Время от времени я привожу из Кракова в Вислу какие-то квазиненужные книги, которые в ближайшем будущем определенно читать не буду, но когда-нибудь, возможно, прочту, хотя скорее всего нет. Именно таким образом возникает абсолютно невразумительное, безумное и криминогенное книжное собрание. Юрген Торвальд «Век криминалистики», Тильман Шпенглер «Мозг Ленина», Иммануил Кант «Религия в пределах только разума», Сергей Довлатов «Свобода — мой кумир», ксендз Томаш Венцлавский «Где есть Бог?», Йозеф Шкворецкий «Львенок», Макс Хайндель «Мировоззрение розенкрейцеров», Хаймито фон Додерер «Убийство, которое совершает каждый» (разумеется, первое издание 1963 года), Сюзан Форвард «Вредные родители», Вольфрам Эберхардт «Китайские символы», Эрнст Геллнер «Постмодернизм, разум и религия» (а это еще откуда взялось?), Рене Ровен «Словарь убийц», Андрей Тарковский «Запечатленное время»… Уже достаточно, хотя это всего лишь начало первой полки. Дальше — хуже. Дальше идет запрещенная эротическая литература, перемешанная со старыми евангелическими календарями. Здесь холодно, здесь чертовски холодно, настолько холодно, что книжные корешки кажутся мне покрытыми инеем. Случайный набор книг имеет ту положительную сторону, что его можно и даже нужно избегать. Если человек обречен на книги, из которых каждая в принципе прекрасно годится для чтения и в то же время ни одну в принципе читать невозможно, — тогда он принимается за классику. Именно так перечитал я где-то тридцать лет спустя, впервые худо-бедно понимая смысл, «Мертвые души» Гоголя. А сейчас я читаю — и тоже, сдается мне, с большим, чем когда-то, пониманием — «Пана Тадеуша».
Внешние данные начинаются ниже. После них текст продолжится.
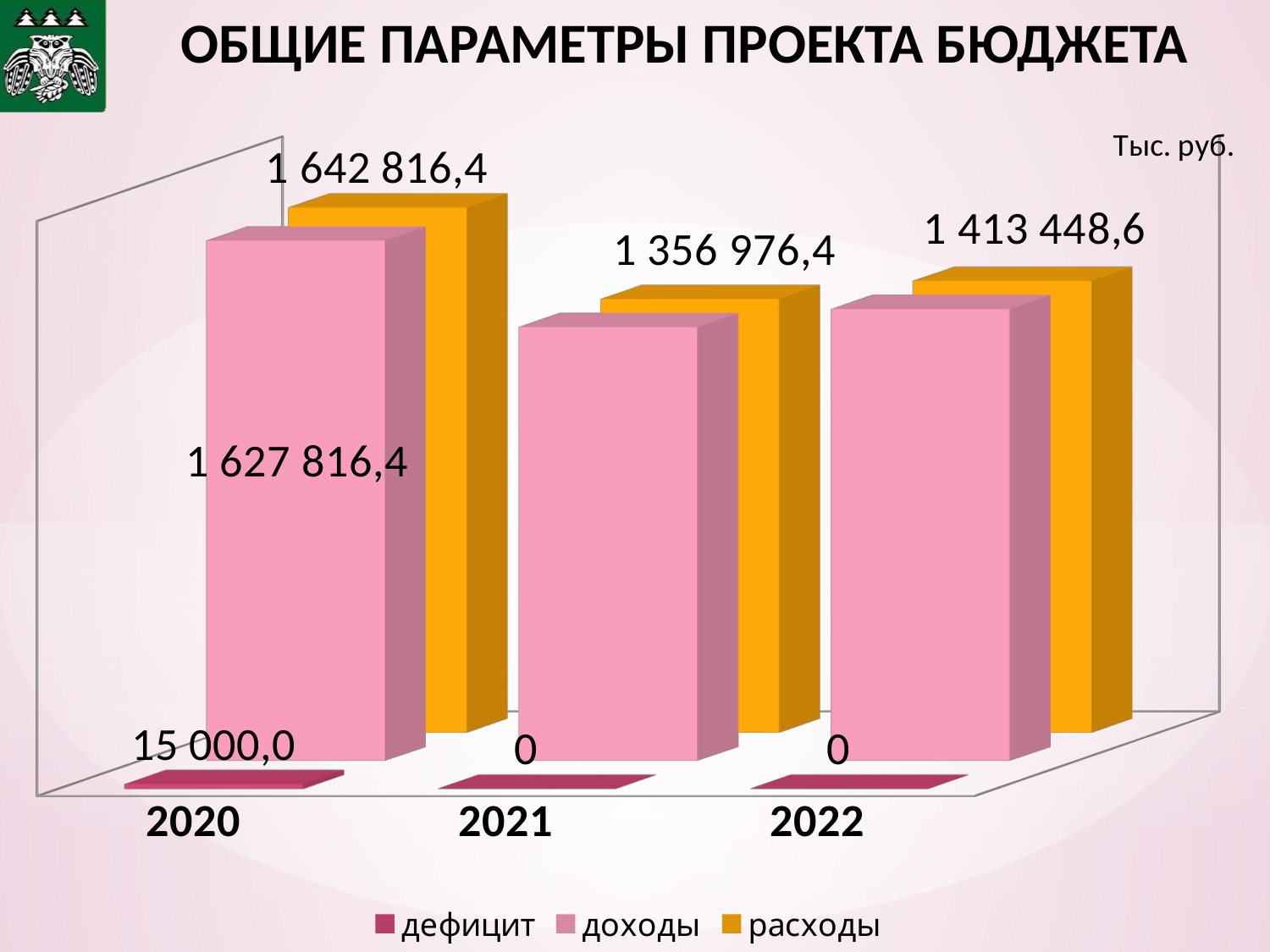
What is the value of расходы for 2022? 1 413 448,6 What is the value of дефицит for 2021? 0 What is the difference between расходы and доходы in 2020? 15 000,0 In which year is расходы the highest? 2020 How many series does the legend list? 3 What kind of chart is shown on the slide? Bar chart What is the value of доходы for 2020? 1 627 816,4 In which year is расходы the lowest? 2021 What is the value of расходы for 2020? 1 642 816,4 What is the value of дефицит for 2020? 15 000,0 How many years are shown on the x axis? 3 What is the value of расходы for 2021? 1 356 976,4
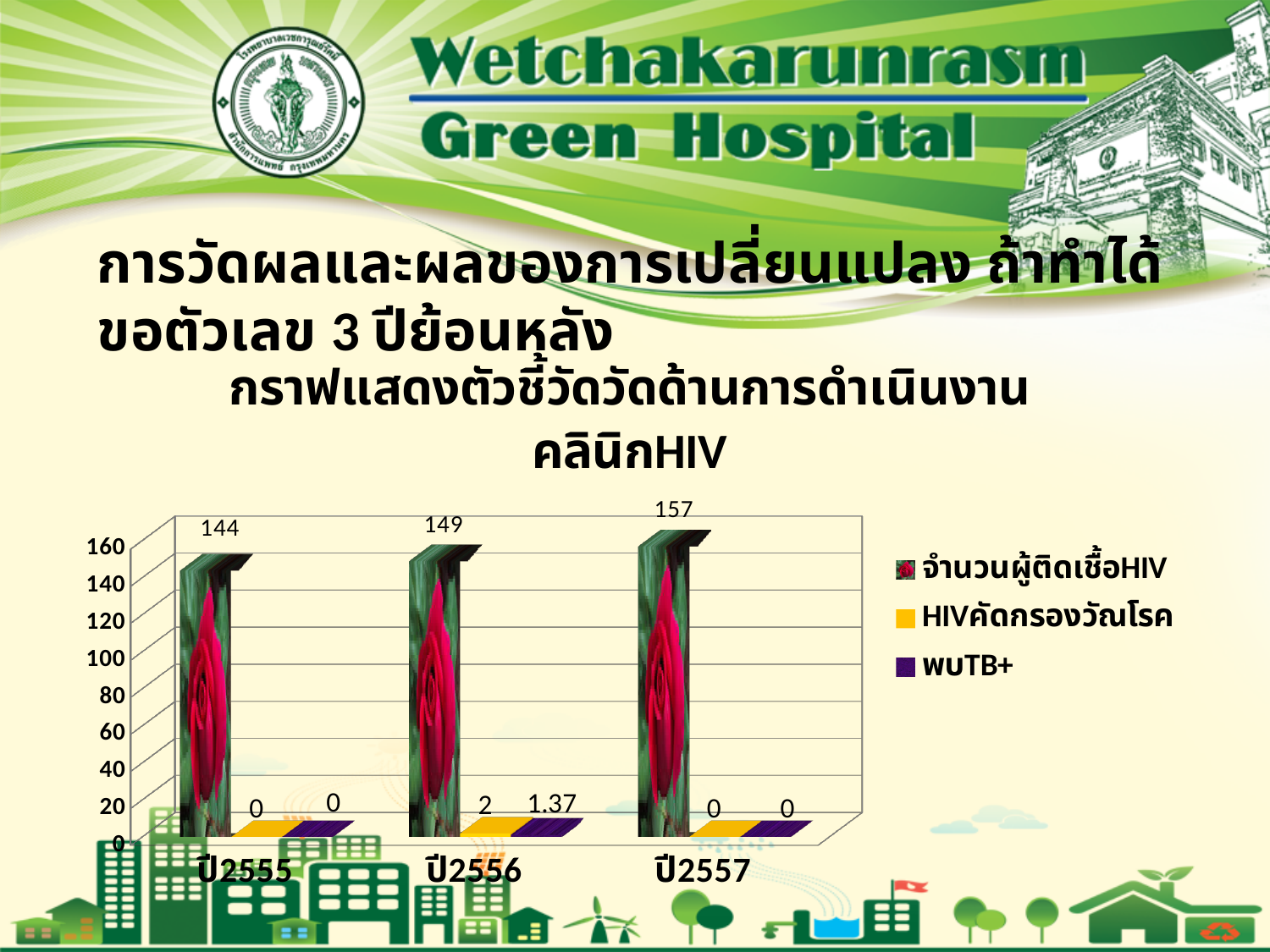
What is the value of จำนวนผู้ติดเชื้อHIV for ปี2555? 144 In which year is จำนวนผู้ติดเชื้อHIV lowest? ปี2555 How many years (categories) are shown on the x axis? 3 In which year is จำนวนผู้ติดเชื้อHIV highest? ปี2557 Which is larger: จำนวนผู้ติดเชื้อHIV in ปี2556 or in ปี2555? ปี2556 What is the value of HIVคัดกรองวัณโรค for ปี2556? 2 How many series does the legend list? 3 What is the value of จำนวนผู้ติดเชื้อHIV for ปี2557? 157 What is the difference in จำนวนผู้ติดเชื้อHIV between ปี2557 and ปี2555? 13 What is the value of พบTB+ for ปี2556? 1.37 Does จำนวนผู้ติดเชื้อHIV rise or fall from ปี2555 to ปี2557? rise What kind of chart is shown on the slide? bar chart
Инеем покрыта и груда тетрадок в линеечку в элегантных обложках. Ничего не могу поделать — у меня большая слабость к тетрадкам в линеечку в элегантных обложках. У меня вообще слабость к писчебумажным товарам, к канцелярским отделам в магазинах и к бумажным складам. Тетрадки в линеечку (без полей) и в элегантных обложках я покупаю в иллюзорной надежде их исписать. Однако еще никогда, ни разу не удалось мне исписать тетрадь, как Господь велел, от корки до корки, хотя некоторые из этих промерзших до основания блокнотов все же частично заполнены. Несколько строчек или страниц беспорядочных заметок и шелест линованных листов, напрасно ждущих продолжения. Когда черные мысли начинают бродить в голове, когда бледные когти Мировой Пустоты впиваются в меня, я тянусь за новой тетрадкой и начинаю писать, не важно о чем, просто терапевтически высвобождая психофизический навык письма. Как сказал Гроховяк, со стихов которого все и началось: «Перо в руках — оно излечит раны. / Смерть станет далека, как было в детстве». [15] Перевод Н. Астафьевой.